L’idée peut surprendre… Et pourtant, il est évidemment tout à fait possible de «cuisiner» un aliment cru, sans le chauffer. Tout est question de technique et de… perspective.
L’objectif d’une cuisson est avant tout d’obtenir une transformation de l’aliment: coagulation des protéines, brunissement par réaction de Maillard, caramélisation, fusion des parois cellulaires végétales… Objectif: modifier le goût, la texture et la couleur.
Le premier élément à prendre en considération est la température. Celle-ci n’est pas nécessairement élevée, puisqu’il est déjà réaliste d’obtenir la cuisson parfaite d’un œuf à la coque à 57°C. Chaque aliment se transforme à des températures différentes, et, mieux encore, chaque aliment peut subir des transformations différentes, selon la température à laquelle on le porte.

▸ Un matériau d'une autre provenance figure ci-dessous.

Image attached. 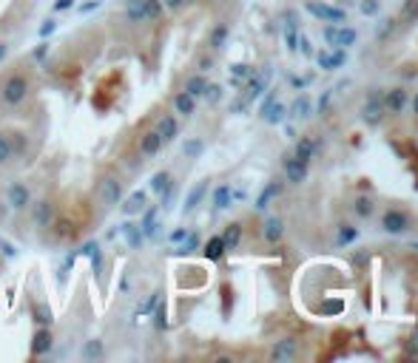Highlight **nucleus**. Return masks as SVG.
Masks as SVG:
<instances>
[{
	"mask_svg": "<svg viewBox=\"0 0 418 363\" xmlns=\"http://www.w3.org/2000/svg\"><path fill=\"white\" fill-rule=\"evenodd\" d=\"M92 9H100V0H94V3H86V6H82L80 12H92Z\"/></svg>",
	"mask_w": 418,
	"mask_h": 363,
	"instance_id": "obj_61",
	"label": "nucleus"
},
{
	"mask_svg": "<svg viewBox=\"0 0 418 363\" xmlns=\"http://www.w3.org/2000/svg\"><path fill=\"white\" fill-rule=\"evenodd\" d=\"M31 318H34L37 327H52V324H55V312H52V306L43 304V301H37V304L31 306Z\"/></svg>",
	"mask_w": 418,
	"mask_h": 363,
	"instance_id": "obj_23",
	"label": "nucleus"
},
{
	"mask_svg": "<svg viewBox=\"0 0 418 363\" xmlns=\"http://www.w3.org/2000/svg\"><path fill=\"white\" fill-rule=\"evenodd\" d=\"M80 357L86 360V363H92V360H103V357H106V343H103L100 338H92V341H86V346H82Z\"/></svg>",
	"mask_w": 418,
	"mask_h": 363,
	"instance_id": "obj_22",
	"label": "nucleus"
},
{
	"mask_svg": "<svg viewBox=\"0 0 418 363\" xmlns=\"http://www.w3.org/2000/svg\"><path fill=\"white\" fill-rule=\"evenodd\" d=\"M55 346V335H52V327H40L31 338V357H46Z\"/></svg>",
	"mask_w": 418,
	"mask_h": 363,
	"instance_id": "obj_9",
	"label": "nucleus"
},
{
	"mask_svg": "<svg viewBox=\"0 0 418 363\" xmlns=\"http://www.w3.org/2000/svg\"><path fill=\"white\" fill-rule=\"evenodd\" d=\"M353 207H356V213H359V216H361V218H367V216H370V213H373V202H370V199H367V196H359V199H356V205H353Z\"/></svg>",
	"mask_w": 418,
	"mask_h": 363,
	"instance_id": "obj_44",
	"label": "nucleus"
},
{
	"mask_svg": "<svg viewBox=\"0 0 418 363\" xmlns=\"http://www.w3.org/2000/svg\"><path fill=\"white\" fill-rule=\"evenodd\" d=\"M308 12H310L313 17H319V20H327V23H345V20H347L345 9L327 6V3H322V0H308Z\"/></svg>",
	"mask_w": 418,
	"mask_h": 363,
	"instance_id": "obj_8",
	"label": "nucleus"
},
{
	"mask_svg": "<svg viewBox=\"0 0 418 363\" xmlns=\"http://www.w3.org/2000/svg\"><path fill=\"white\" fill-rule=\"evenodd\" d=\"M202 253H205V258H208V261H219V258L228 253V247H225L222 236H214V239H208V244L202 247Z\"/></svg>",
	"mask_w": 418,
	"mask_h": 363,
	"instance_id": "obj_26",
	"label": "nucleus"
},
{
	"mask_svg": "<svg viewBox=\"0 0 418 363\" xmlns=\"http://www.w3.org/2000/svg\"><path fill=\"white\" fill-rule=\"evenodd\" d=\"M231 74H233V80H247L250 74H254V68H250L247 63H233V66H231Z\"/></svg>",
	"mask_w": 418,
	"mask_h": 363,
	"instance_id": "obj_43",
	"label": "nucleus"
},
{
	"mask_svg": "<svg viewBox=\"0 0 418 363\" xmlns=\"http://www.w3.org/2000/svg\"><path fill=\"white\" fill-rule=\"evenodd\" d=\"M162 136H159V131L154 128V131H145L143 136H140V154L145 156V159H151V156H157L159 151H162Z\"/></svg>",
	"mask_w": 418,
	"mask_h": 363,
	"instance_id": "obj_14",
	"label": "nucleus"
},
{
	"mask_svg": "<svg viewBox=\"0 0 418 363\" xmlns=\"http://www.w3.org/2000/svg\"><path fill=\"white\" fill-rule=\"evenodd\" d=\"M29 213H31V224H34V230H49L52 221L57 218V205H55L49 196H43V199L31 202Z\"/></svg>",
	"mask_w": 418,
	"mask_h": 363,
	"instance_id": "obj_4",
	"label": "nucleus"
},
{
	"mask_svg": "<svg viewBox=\"0 0 418 363\" xmlns=\"http://www.w3.org/2000/svg\"><path fill=\"white\" fill-rule=\"evenodd\" d=\"M330 94H333V91H324V94H322V100H319V114H324V111H327V103H330Z\"/></svg>",
	"mask_w": 418,
	"mask_h": 363,
	"instance_id": "obj_57",
	"label": "nucleus"
},
{
	"mask_svg": "<svg viewBox=\"0 0 418 363\" xmlns=\"http://www.w3.org/2000/svg\"><path fill=\"white\" fill-rule=\"evenodd\" d=\"M31 91V80L23 71H12L0 80V105L3 108H20Z\"/></svg>",
	"mask_w": 418,
	"mask_h": 363,
	"instance_id": "obj_1",
	"label": "nucleus"
},
{
	"mask_svg": "<svg viewBox=\"0 0 418 363\" xmlns=\"http://www.w3.org/2000/svg\"><path fill=\"white\" fill-rule=\"evenodd\" d=\"M324 43L330 49H347V45L356 43V31L345 26H324Z\"/></svg>",
	"mask_w": 418,
	"mask_h": 363,
	"instance_id": "obj_5",
	"label": "nucleus"
},
{
	"mask_svg": "<svg viewBox=\"0 0 418 363\" xmlns=\"http://www.w3.org/2000/svg\"><path fill=\"white\" fill-rule=\"evenodd\" d=\"M185 3H191V0H162V6H165V9H171V12L182 9Z\"/></svg>",
	"mask_w": 418,
	"mask_h": 363,
	"instance_id": "obj_52",
	"label": "nucleus"
},
{
	"mask_svg": "<svg viewBox=\"0 0 418 363\" xmlns=\"http://www.w3.org/2000/svg\"><path fill=\"white\" fill-rule=\"evenodd\" d=\"M296 49H299L305 57H313V45H310V40H308V37H299V45H296Z\"/></svg>",
	"mask_w": 418,
	"mask_h": 363,
	"instance_id": "obj_51",
	"label": "nucleus"
},
{
	"mask_svg": "<svg viewBox=\"0 0 418 363\" xmlns=\"http://www.w3.org/2000/svg\"><path fill=\"white\" fill-rule=\"evenodd\" d=\"M279 191H282V185H279V182H271V185H268V188L259 193V199H257V205H254V207H257V210H265V207L271 205V199H273Z\"/></svg>",
	"mask_w": 418,
	"mask_h": 363,
	"instance_id": "obj_36",
	"label": "nucleus"
},
{
	"mask_svg": "<svg viewBox=\"0 0 418 363\" xmlns=\"http://www.w3.org/2000/svg\"><path fill=\"white\" fill-rule=\"evenodd\" d=\"M154 327H157V329H165V327H168V321H165V309H162V306H154Z\"/></svg>",
	"mask_w": 418,
	"mask_h": 363,
	"instance_id": "obj_48",
	"label": "nucleus"
},
{
	"mask_svg": "<svg viewBox=\"0 0 418 363\" xmlns=\"http://www.w3.org/2000/svg\"><path fill=\"white\" fill-rule=\"evenodd\" d=\"M407 352H410V355H418V332H412V338H410V343H407Z\"/></svg>",
	"mask_w": 418,
	"mask_h": 363,
	"instance_id": "obj_56",
	"label": "nucleus"
},
{
	"mask_svg": "<svg viewBox=\"0 0 418 363\" xmlns=\"http://www.w3.org/2000/svg\"><path fill=\"white\" fill-rule=\"evenodd\" d=\"M196 66H199V71H211L214 68V57H199Z\"/></svg>",
	"mask_w": 418,
	"mask_h": 363,
	"instance_id": "obj_55",
	"label": "nucleus"
},
{
	"mask_svg": "<svg viewBox=\"0 0 418 363\" xmlns=\"http://www.w3.org/2000/svg\"><path fill=\"white\" fill-rule=\"evenodd\" d=\"M120 233L125 236V242H129V247H131V250H143L145 236H143V230H140V221L125 218V221L120 224Z\"/></svg>",
	"mask_w": 418,
	"mask_h": 363,
	"instance_id": "obj_12",
	"label": "nucleus"
},
{
	"mask_svg": "<svg viewBox=\"0 0 418 363\" xmlns=\"http://www.w3.org/2000/svg\"><path fill=\"white\" fill-rule=\"evenodd\" d=\"M159 295H162V292H159V290H154V292H151L143 304H137V315H148V312H154V306L159 304Z\"/></svg>",
	"mask_w": 418,
	"mask_h": 363,
	"instance_id": "obj_41",
	"label": "nucleus"
},
{
	"mask_svg": "<svg viewBox=\"0 0 418 363\" xmlns=\"http://www.w3.org/2000/svg\"><path fill=\"white\" fill-rule=\"evenodd\" d=\"M262 236H265V242H271V244L282 242V236H284V224H282V218L271 216V218L265 221V227H262Z\"/></svg>",
	"mask_w": 418,
	"mask_h": 363,
	"instance_id": "obj_24",
	"label": "nucleus"
},
{
	"mask_svg": "<svg viewBox=\"0 0 418 363\" xmlns=\"http://www.w3.org/2000/svg\"><path fill=\"white\" fill-rule=\"evenodd\" d=\"M271 357H273V360H294V357H296V341H290V338L279 341V343L273 346Z\"/></svg>",
	"mask_w": 418,
	"mask_h": 363,
	"instance_id": "obj_27",
	"label": "nucleus"
},
{
	"mask_svg": "<svg viewBox=\"0 0 418 363\" xmlns=\"http://www.w3.org/2000/svg\"><path fill=\"white\" fill-rule=\"evenodd\" d=\"M359 9L361 15H379V0H361Z\"/></svg>",
	"mask_w": 418,
	"mask_h": 363,
	"instance_id": "obj_47",
	"label": "nucleus"
},
{
	"mask_svg": "<svg viewBox=\"0 0 418 363\" xmlns=\"http://www.w3.org/2000/svg\"><path fill=\"white\" fill-rule=\"evenodd\" d=\"M148 188H151V193L159 196V202H171V196H174V176L168 170H157L151 176V182H148Z\"/></svg>",
	"mask_w": 418,
	"mask_h": 363,
	"instance_id": "obj_6",
	"label": "nucleus"
},
{
	"mask_svg": "<svg viewBox=\"0 0 418 363\" xmlns=\"http://www.w3.org/2000/svg\"><path fill=\"white\" fill-rule=\"evenodd\" d=\"M0 253H3L6 258H15V255H17V247H15L9 239H0Z\"/></svg>",
	"mask_w": 418,
	"mask_h": 363,
	"instance_id": "obj_49",
	"label": "nucleus"
},
{
	"mask_svg": "<svg viewBox=\"0 0 418 363\" xmlns=\"http://www.w3.org/2000/svg\"><path fill=\"white\" fill-rule=\"evenodd\" d=\"M205 85H208V80L202 77V74H194V77H188V82H185V94H191L194 100H199L202 94H205Z\"/></svg>",
	"mask_w": 418,
	"mask_h": 363,
	"instance_id": "obj_32",
	"label": "nucleus"
},
{
	"mask_svg": "<svg viewBox=\"0 0 418 363\" xmlns=\"http://www.w3.org/2000/svg\"><path fill=\"white\" fill-rule=\"evenodd\" d=\"M117 207H120V213H122L125 218H134V216H140V213L148 207V193H145V191H134V193H129V196H122V202H120Z\"/></svg>",
	"mask_w": 418,
	"mask_h": 363,
	"instance_id": "obj_7",
	"label": "nucleus"
},
{
	"mask_svg": "<svg viewBox=\"0 0 418 363\" xmlns=\"http://www.w3.org/2000/svg\"><path fill=\"white\" fill-rule=\"evenodd\" d=\"M222 242H225L228 250H236V247H239V242H242V224H239V221H233V224L225 227Z\"/></svg>",
	"mask_w": 418,
	"mask_h": 363,
	"instance_id": "obj_30",
	"label": "nucleus"
},
{
	"mask_svg": "<svg viewBox=\"0 0 418 363\" xmlns=\"http://www.w3.org/2000/svg\"><path fill=\"white\" fill-rule=\"evenodd\" d=\"M46 52H49V43H40V49L34 52V57L40 60V57H46Z\"/></svg>",
	"mask_w": 418,
	"mask_h": 363,
	"instance_id": "obj_59",
	"label": "nucleus"
},
{
	"mask_svg": "<svg viewBox=\"0 0 418 363\" xmlns=\"http://www.w3.org/2000/svg\"><path fill=\"white\" fill-rule=\"evenodd\" d=\"M97 202L106 207V210H114L120 202H122V179L120 176H103L100 182H97Z\"/></svg>",
	"mask_w": 418,
	"mask_h": 363,
	"instance_id": "obj_3",
	"label": "nucleus"
},
{
	"mask_svg": "<svg viewBox=\"0 0 418 363\" xmlns=\"http://www.w3.org/2000/svg\"><path fill=\"white\" fill-rule=\"evenodd\" d=\"M140 230H143L145 242H151V239L159 236V207H145L140 213Z\"/></svg>",
	"mask_w": 418,
	"mask_h": 363,
	"instance_id": "obj_10",
	"label": "nucleus"
},
{
	"mask_svg": "<svg viewBox=\"0 0 418 363\" xmlns=\"http://www.w3.org/2000/svg\"><path fill=\"white\" fill-rule=\"evenodd\" d=\"M182 154H185V159H199L205 154V142L202 140H185L182 142Z\"/></svg>",
	"mask_w": 418,
	"mask_h": 363,
	"instance_id": "obj_37",
	"label": "nucleus"
},
{
	"mask_svg": "<svg viewBox=\"0 0 418 363\" xmlns=\"http://www.w3.org/2000/svg\"><path fill=\"white\" fill-rule=\"evenodd\" d=\"M185 236H188V230H185V227H180V230H174V233H171V242H174V244H180Z\"/></svg>",
	"mask_w": 418,
	"mask_h": 363,
	"instance_id": "obj_58",
	"label": "nucleus"
},
{
	"mask_svg": "<svg viewBox=\"0 0 418 363\" xmlns=\"http://www.w3.org/2000/svg\"><path fill=\"white\" fill-rule=\"evenodd\" d=\"M55 29H57V20H55V17H52V20H46V23H43V26H40V37H49V34H52V31H55Z\"/></svg>",
	"mask_w": 418,
	"mask_h": 363,
	"instance_id": "obj_53",
	"label": "nucleus"
},
{
	"mask_svg": "<svg viewBox=\"0 0 418 363\" xmlns=\"http://www.w3.org/2000/svg\"><path fill=\"white\" fill-rule=\"evenodd\" d=\"M196 247H199V233H191V230H188V236L180 242L177 253H180V255H188V253H194Z\"/></svg>",
	"mask_w": 418,
	"mask_h": 363,
	"instance_id": "obj_39",
	"label": "nucleus"
},
{
	"mask_svg": "<svg viewBox=\"0 0 418 363\" xmlns=\"http://www.w3.org/2000/svg\"><path fill=\"white\" fill-rule=\"evenodd\" d=\"M74 9V0H55V12H69Z\"/></svg>",
	"mask_w": 418,
	"mask_h": 363,
	"instance_id": "obj_54",
	"label": "nucleus"
},
{
	"mask_svg": "<svg viewBox=\"0 0 418 363\" xmlns=\"http://www.w3.org/2000/svg\"><path fill=\"white\" fill-rule=\"evenodd\" d=\"M382 227H384L387 233L398 236V233H404V230H407V216H404V213H398V210H387V213H384V218H382Z\"/></svg>",
	"mask_w": 418,
	"mask_h": 363,
	"instance_id": "obj_20",
	"label": "nucleus"
},
{
	"mask_svg": "<svg viewBox=\"0 0 418 363\" xmlns=\"http://www.w3.org/2000/svg\"><path fill=\"white\" fill-rule=\"evenodd\" d=\"M296 156H299L302 162H310V159L316 156V142H310V140H302V142L296 145Z\"/></svg>",
	"mask_w": 418,
	"mask_h": 363,
	"instance_id": "obj_40",
	"label": "nucleus"
},
{
	"mask_svg": "<svg viewBox=\"0 0 418 363\" xmlns=\"http://www.w3.org/2000/svg\"><path fill=\"white\" fill-rule=\"evenodd\" d=\"M384 108H387L390 114H401V111L407 108V91H404V88H393V91H387Z\"/></svg>",
	"mask_w": 418,
	"mask_h": 363,
	"instance_id": "obj_21",
	"label": "nucleus"
},
{
	"mask_svg": "<svg viewBox=\"0 0 418 363\" xmlns=\"http://www.w3.org/2000/svg\"><path fill=\"white\" fill-rule=\"evenodd\" d=\"M174 111L180 117H194L196 114V100L191 94H185V91H180V94L174 97Z\"/></svg>",
	"mask_w": 418,
	"mask_h": 363,
	"instance_id": "obj_25",
	"label": "nucleus"
},
{
	"mask_svg": "<svg viewBox=\"0 0 418 363\" xmlns=\"http://www.w3.org/2000/svg\"><path fill=\"white\" fill-rule=\"evenodd\" d=\"M12 159H15L12 140H9V133H3V131H0V168H6Z\"/></svg>",
	"mask_w": 418,
	"mask_h": 363,
	"instance_id": "obj_34",
	"label": "nucleus"
},
{
	"mask_svg": "<svg viewBox=\"0 0 418 363\" xmlns=\"http://www.w3.org/2000/svg\"><path fill=\"white\" fill-rule=\"evenodd\" d=\"M34 196H31V188L26 185V182L20 179H12L6 182V188H3V205L12 210V213H26L31 207Z\"/></svg>",
	"mask_w": 418,
	"mask_h": 363,
	"instance_id": "obj_2",
	"label": "nucleus"
},
{
	"mask_svg": "<svg viewBox=\"0 0 418 363\" xmlns=\"http://www.w3.org/2000/svg\"><path fill=\"white\" fill-rule=\"evenodd\" d=\"M316 63H319V68H324V71H333V68H342V66L347 63V54H345V49L322 52V54H316Z\"/></svg>",
	"mask_w": 418,
	"mask_h": 363,
	"instance_id": "obj_18",
	"label": "nucleus"
},
{
	"mask_svg": "<svg viewBox=\"0 0 418 363\" xmlns=\"http://www.w3.org/2000/svg\"><path fill=\"white\" fill-rule=\"evenodd\" d=\"M6 57H9V45H6L3 40H0V63H3Z\"/></svg>",
	"mask_w": 418,
	"mask_h": 363,
	"instance_id": "obj_60",
	"label": "nucleus"
},
{
	"mask_svg": "<svg viewBox=\"0 0 418 363\" xmlns=\"http://www.w3.org/2000/svg\"><path fill=\"white\" fill-rule=\"evenodd\" d=\"M284 117H287V105H282V103H276V100L262 111V119H265L268 125H279V122H284Z\"/></svg>",
	"mask_w": 418,
	"mask_h": 363,
	"instance_id": "obj_28",
	"label": "nucleus"
},
{
	"mask_svg": "<svg viewBox=\"0 0 418 363\" xmlns=\"http://www.w3.org/2000/svg\"><path fill=\"white\" fill-rule=\"evenodd\" d=\"M231 202H233V188H231V185H219V188L214 191V207H217V210H228Z\"/></svg>",
	"mask_w": 418,
	"mask_h": 363,
	"instance_id": "obj_31",
	"label": "nucleus"
},
{
	"mask_svg": "<svg viewBox=\"0 0 418 363\" xmlns=\"http://www.w3.org/2000/svg\"><path fill=\"white\" fill-rule=\"evenodd\" d=\"M225 40H228V26L219 23V26L211 31V37H208V45H211L214 52H219V49H225Z\"/></svg>",
	"mask_w": 418,
	"mask_h": 363,
	"instance_id": "obj_35",
	"label": "nucleus"
},
{
	"mask_svg": "<svg viewBox=\"0 0 418 363\" xmlns=\"http://www.w3.org/2000/svg\"><path fill=\"white\" fill-rule=\"evenodd\" d=\"M356 239H359L356 227H350V224H342V227H339V244H342V247L350 244V242H356Z\"/></svg>",
	"mask_w": 418,
	"mask_h": 363,
	"instance_id": "obj_42",
	"label": "nucleus"
},
{
	"mask_svg": "<svg viewBox=\"0 0 418 363\" xmlns=\"http://www.w3.org/2000/svg\"><path fill=\"white\" fill-rule=\"evenodd\" d=\"M268 88V74H250L247 77V85H245V103L250 105V103H254V100H259L262 97V91Z\"/></svg>",
	"mask_w": 418,
	"mask_h": 363,
	"instance_id": "obj_15",
	"label": "nucleus"
},
{
	"mask_svg": "<svg viewBox=\"0 0 418 363\" xmlns=\"http://www.w3.org/2000/svg\"><path fill=\"white\" fill-rule=\"evenodd\" d=\"M282 168H284L287 182H294V185H302L305 176H308V162H302L296 154H294V156H287V159L282 162Z\"/></svg>",
	"mask_w": 418,
	"mask_h": 363,
	"instance_id": "obj_11",
	"label": "nucleus"
},
{
	"mask_svg": "<svg viewBox=\"0 0 418 363\" xmlns=\"http://www.w3.org/2000/svg\"><path fill=\"white\" fill-rule=\"evenodd\" d=\"M89 258H92V272H97V276H100V272H103V267H106V258H103V250H97V253H92Z\"/></svg>",
	"mask_w": 418,
	"mask_h": 363,
	"instance_id": "obj_46",
	"label": "nucleus"
},
{
	"mask_svg": "<svg viewBox=\"0 0 418 363\" xmlns=\"http://www.w3.org/2000/svg\"><path fill=\"white\" fill-rule=\"evenodd\" d=\"M222 94H225V88H222V85H217V82H208L202 97H205V103H208V105H217V103L222 100Z\"/></svg>",
	"mask_w": 418,
	"mask_h": 363,
	"instance_id": "obj_38",
	"label": "nucleus"
},
{
	"mask_svg": "<svg viewBox=\"0 0 418 363\" xmlns=\"http://www.w3.org/2000/svg\"><path fill=\"white\" fill-rule=\"evenodd\" d=\"M412 250H418V244H412Z\"/></svg>",
	"mask_w": 418,
	"mask_h": 363,
	"instance_id": "obj_63",
	"label": "nucleus"
},
{
	"mask_svg": "<svg viewBox=\"0 0 418 363\" xmlns=\"http://www.w3.org/2000/svg\"><path fill=\"white\" fill-rule=\"evenodd\" d=\"M412 114H418V94H415V100H412Z\"/></svg>",
	"mask_w": 418,
	"mask_h": 363,
	"instance_id": "obj_62",
	"label": "nucleus"
},
{
	"mask_svg": "<svg viewBox=\"0 0 418 363\" xmlns=\"http://www.w3.org/2000/svg\"><path fill=\"white\" fill-rule=\"evenodd\" d=\"M125 20L148 23V0H125Z\"/></svg>",
	"mask_w": 418,
	"mask_h": 363,
	"instance_id": "obj_17",
	"label": "nucleus"
},
{
	"mask_svg": "<svg viewBox=\"0 0 418 363\" xmlns=\"http://www.w3.org/2000/svg\"><path fill=\"white\" fill-rule=\"evenodd\" d=\"M208 188H211V185H208V179H202V182H196V185L188 191V196H185V205H182V213L185 216H191L199 205H202V199L208 196Z\"/></svg>",
	"mask_w": 418,
	"mask_h": 363,
	"instance_id": "obj_13",
	"label": "nucleus"
},
{
	"mask_svg": "<svg viewBox=\"0 0 418 363\" xmlns=\"http://www.w3.org/2000/svg\"><path fill=\"white\" fill-rule=\"evenodd\" d=\"M361 119H364L367 125H379V122L384 119V103H382L379 97H370V100L364 103V108H361Z\"/></svg>",
	"mask_w": 418,
	"mask_h": 363,
	"instance_id": "obj_19",
	"label": "nucleus"
},
{
	"mask_svg": "<svg viewBox=\"0 0 418 363\" xmlns=\"http://www.w3.org/2000/svg\"><path fill=\"white\" fill-rule=\"evenodd\" d=\"M100 250V242L97 239H92V242H86V244H82L80 250H77V255H92V253H97Z\"/></svg>",
	"mask_w": 418,
	"mask_h": 363,
	"instance_id": "obj_50",
	"label": "nucleus"
},
{
	"mask_svg": "<svg viewBox=\"0 0 418 363\" xmlns=\"http://www.w3.org/2000/svg\"><path fill=\"white\" fill-rule=\"evenodd\" d=\"M9 140H12L15 159H26V154H29V133H23V131H12V133H9Z\"/></svg>",
	"mask_w": 418,
	"mask_h": 363,
	"instance_id": "obj_29",
	"label": "nucleus"
},
{
	"mask_svg": "<svg viewBox=\"0 0 418 363\" xmlns=\"http://www.w3.org/2000/svg\"><path fill=\"white\" fill-rule=\"evenodd\" d=\"M287 114H290V117H296V119H308V117L313 114V103H310L308 97H299L294 105L287 108Z\"/></svg>",
	"mask_w": 418,
	"mask_h": 363,
	"instance_id": "obj_33",
	"label": "nucleus"
},
{
	"mask_svg": "<svg viewBox=\"0 0 418 363\" xmlns=\"http://www.w3.org/2000/svg\"><path fill=\"white\" fill-rule=\"evenodd\" d=\"M162 12H165L162 0H148V23H151V20H159V17H162Z\"/></svg>",
	"mask_w": 418,
	"mask_h": 363,
	"instance_id": "obj_45",
	"label": "nucleus"
},
{
	"mask_svg": "<svg viewBox=\"0 0 418 363\" xmlns=\"http://www.w3.org/2000/svg\"><path fill=\"white\" fill-rule=\"evenodd\" d=\"M157 131H159V136H162L165 145L174 142L177 136H180V122H177V117H174V114H162L159 122H157Z\"/></svg>",
	"mask_w": 418,
	"mask_h": 363,
	"instance_id": "obj_16",
	"label": "nucleus"
}]
</instances>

Le plus bel exemple est celui des cuissons à basse température où le principe consiste à jouer sur le couple temps/température: une température basse avec un temps de cuisson allongé. La température d’ébullition de l’eau n’est pas non plus un point de référence, dans la mesure où elle permet de coaguler les protéines, mais pas par exemple de rôtir un poulet.
Cuire avec un liquide
La cuisson d’un poisson, d’une viande ou d’un oeuf peut s’obtenir très facilement à température ambiante ou à celle du frigo. Les expériences les plus simples pour s’en convaincre consistent à verser de l’alcool fort sur un oeuf (qui «poche» presque instantanément) ou du vinaigre sur un poisson conservé ensuite au frigo pendant quelques heures…
Ces principes sont appliqués dans la marinade, les ceviche, le poisson à la tahitienne,… Dans les deux derniers cas, le liquide est du jus de citron, alors que la marinade peut laisser libre cours à plusieurs associations, mais toujours avec une base acide (vinaigre, jus de citron,…). Elle est généralement suivie d’une cuisson par échauffement.
Dans le cas du ceviche, la cuisson repose simplement sur le couple acidité/temps qui transforme le poisson en un produit analogue en tout point au poisson cuit, sauf en ce qui concerne l’échauffement… totalement absent. Autre exemple bien connu, la cuisson de l’oeuf à la sauce soja: très répandue en Espagne notamment.
Dans le même état d’esprit, un solide peut aussi aider à «cuire», partiellement ou totalement. Dans du sel, une viande durcit en surface et, en pâtisserie, on «cuit» également un jaune d’oeuf avec du sucre. à nouveau, c’est la transformation de l’aliment, ici la coagulation des protéines, qui est l’objectif recherché dans la préparation.
Cuire en congelant
Très tendance actuellement, la cryo-cuisson est utilisée par plusieurs chefs étoilés du monde entier. Elle est relativement extrême et peu utilisée à la maison… car elle recourt à l’usage de l’azote liquide. Les applications sont assez nombreuses, de façon surprenante: cryo-pochage dans l’huile, cryo-gratins, cryocuissons de viande aux herbes, crème glacée, fausse truffe, gelée de foie gras, hamburgers instantanés parfaitement cuits,…
Cette cuisine de laboratoire culinaire met à profit tous les avantages physicochimiques de l’azote liquide. Facile à stocker sous forme liquide et aisé à verser sur les aliments ou dans un bol, sa viscosité lui permet d’atteindre tous les recoins de l’aliment et crée des petits cristaux qui n’abîment pas la texture. Mais à la différence des autres «cuissons» citées plus haut, la cryo-cuisson est plus souvent associée à des cuissons traditionnelles. On l’utilise par exemple pour réaliser des hamburgers qui sont d’abord cuits lentement saignants, puis trempés brièvement dans l’azote liquide pour geler une fine couche extérieure et, enfin, frits. Résultat: une croûte parfaite et un coeur moelleux.
Cuire à froid, c’est vraiment bon?
En théorie, la cuisson à froid est intéressante dans la mesure où elle évite certains écueils de l’échauffement, notamment d’un point de vue nutritif. En pratique, elle nécessite un bon coup de main et un peu d’expérience dans le dosage des liquides d’immersion notamment, au risque de réaliser une préparation tout simplement immangeable! Comme le disait Anthelme Brillat-Savarin, «de toutes les qualités du cuisinier, la plus indispensable est l’exactitude.»